Jugar. ¿A qué parece fácil? Es algo instintivo que aprendemos desde pequeños pero se nos olvida con el paso de los años. Charcos que se transforman en océanos, aceras que se vuelven caminos de lava, flores que se vuelven manjar de dioses. Al igual que la imaginación, la «locura» nos puede llevar a mundos maravillosos. «Locura». Dicen algunos. «Crisis», «ansiedad crónica», «Personas con Alta Sensibilidad». Llámalo como quieras, poco importa.

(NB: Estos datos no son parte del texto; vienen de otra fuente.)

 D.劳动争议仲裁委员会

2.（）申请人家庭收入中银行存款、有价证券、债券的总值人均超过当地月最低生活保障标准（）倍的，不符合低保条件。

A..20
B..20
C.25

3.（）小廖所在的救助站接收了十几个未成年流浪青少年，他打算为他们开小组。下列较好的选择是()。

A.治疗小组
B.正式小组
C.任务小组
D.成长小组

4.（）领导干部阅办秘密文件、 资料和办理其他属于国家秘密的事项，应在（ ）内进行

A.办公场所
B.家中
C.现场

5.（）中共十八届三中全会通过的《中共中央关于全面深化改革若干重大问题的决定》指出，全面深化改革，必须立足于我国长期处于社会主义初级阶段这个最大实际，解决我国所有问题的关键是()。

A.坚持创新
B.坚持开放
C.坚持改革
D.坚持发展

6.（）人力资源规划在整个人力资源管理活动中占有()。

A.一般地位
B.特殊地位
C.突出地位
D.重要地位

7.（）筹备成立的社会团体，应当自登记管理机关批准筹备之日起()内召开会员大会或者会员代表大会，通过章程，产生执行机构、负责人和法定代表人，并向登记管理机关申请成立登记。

No sé hasta qué punto estaré loca. ¿Lo suficiente para que me quemen como a las hilanderas y curanderas del XVI? no lo sé. Siento cómo esta gente gris me mira raro cuando bajo distraída por las escaleras de Pont Marie, titubeando ideas que bullen en mi cabeza. O cuando me pierdo con Wittig en la espera del suburbano en Olympiades y me río. Fuerte. Muy fuerte. A veces solo para molestar. Me gusta ver sus caras de desconcierto, sus rostros perdidos ante mi mirada fresca y distraída.

Sí, lo sé. Puede dar miedo. Mucho, en ocasiones. Sobre todo cuando me pilla en momentos bajos, desprevenida, y ataca directamente a las entrañas. Cuando se vuelve maquiavélica y me dice que nunca encajaré en este mundo. Qué graciosa la jodida. Ya lo sé, amor. ¿Cómo vamos a encajar deseando indistintamente a hombres, mujeres y viceversa? ¿Cómo pasar desapercibida con nuestros ojos aceitunados y nuestros rizos indisciplinados? ¿Cómo ser una más cuando venimos de las curanderas y las místicas? Lo cierto es que nunca seremos como ellos. Y gracias a Dios que es así.